Reproduce the weight-loss post below, starting with "I’ve found that, in" and going on through "noticed so far.", swapping "diet" for "meal plan".

Source passage →
[Start of Attachment]

7 Obnoxious Things People Say To You When You Start Losing Weight

This week will be my one-month mark on Weight Watchers (woo!), and it’s been a great experience so far. I’ve tried to be as open as possible about the process, because I think there’s a lot of stigma and weirdness when it comes to weight loss/calorie counting, and I think it should be a fun, celebratory thing that is positive and productive, instead of full of guilt and justification.

So far, I’ve lost about seven pounds (I eat about 1200-1300 calories a day, and get a “light” amount of exercise, mostly in the form of walking a few miles a day), and I’ve just started to get to the “occasional comments from other people” portion of the weight loss, which feels weirder than I thought it would. I’m about 12 pounds away from my goal, and I’m honestly starting to wonder what it will be like when I am considered a “skinny person” again, and I’m not sure that I’ll like it.

I’ve found that, in addition to the comments about “looking thin” or “having lost weight” not being the universally flattering thing I thought, people tend to say a lot of weird shit to you when you tell them you’re on a diet, or actively losing weight. And these are the seven weirdest I’ve noticed so far.

1. “Oh, come on, you can eat that. Who cares?”

[End of Attachment]

Exercise data →

[Start of Attachment]

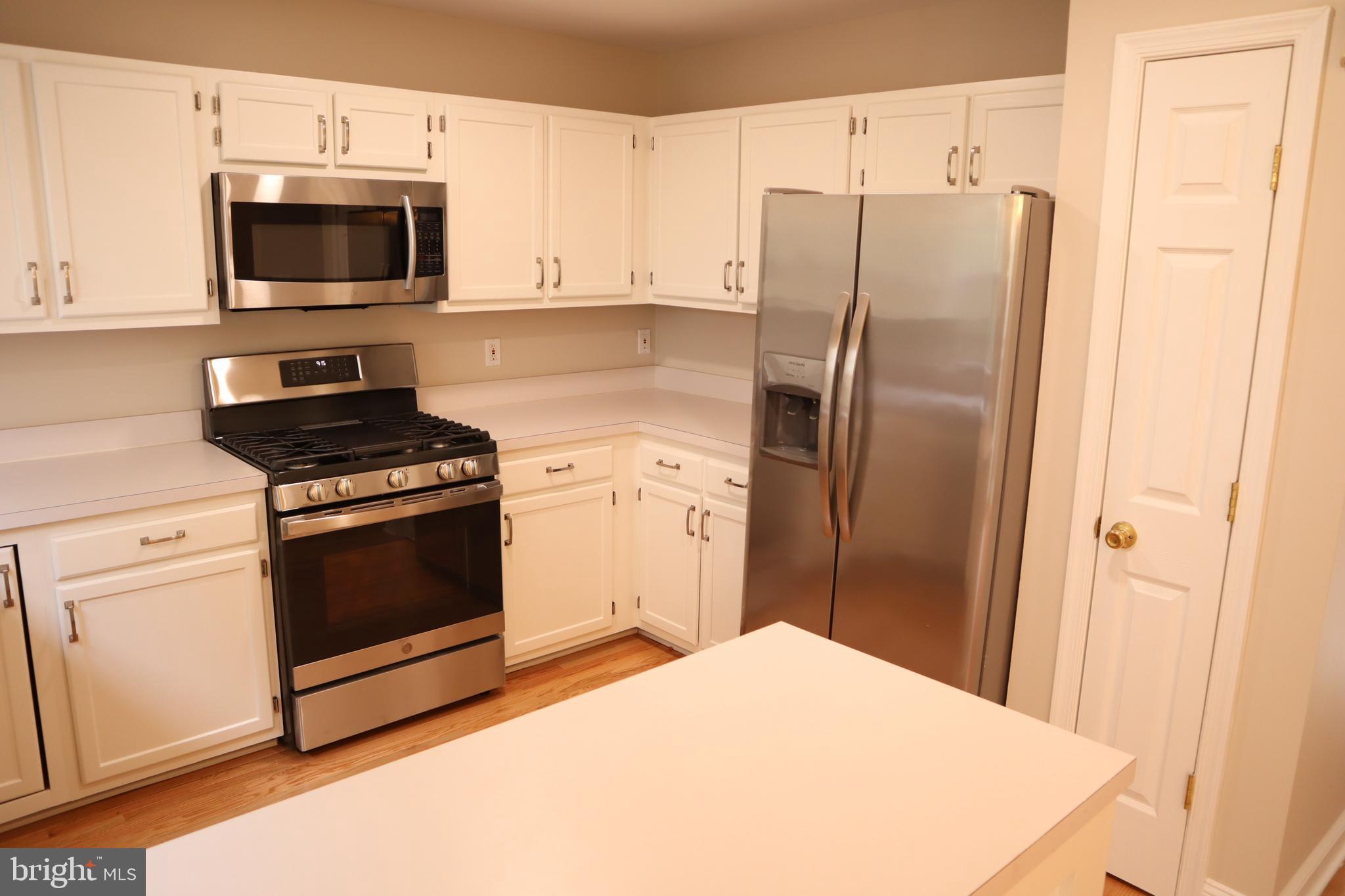 GERMANTOWN ESTATES - Residential Lease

[End of Attachment]

Answer box →
I’ve found that, in addition to the comments about “looking thin” or “having lost weight” not being the universally flattering thing I thought, people tend to say a lot of weird shit to you when you tell them you’re on a meal plan, or actively losing weight. And these are the seven weirdest I’ve noticed so far.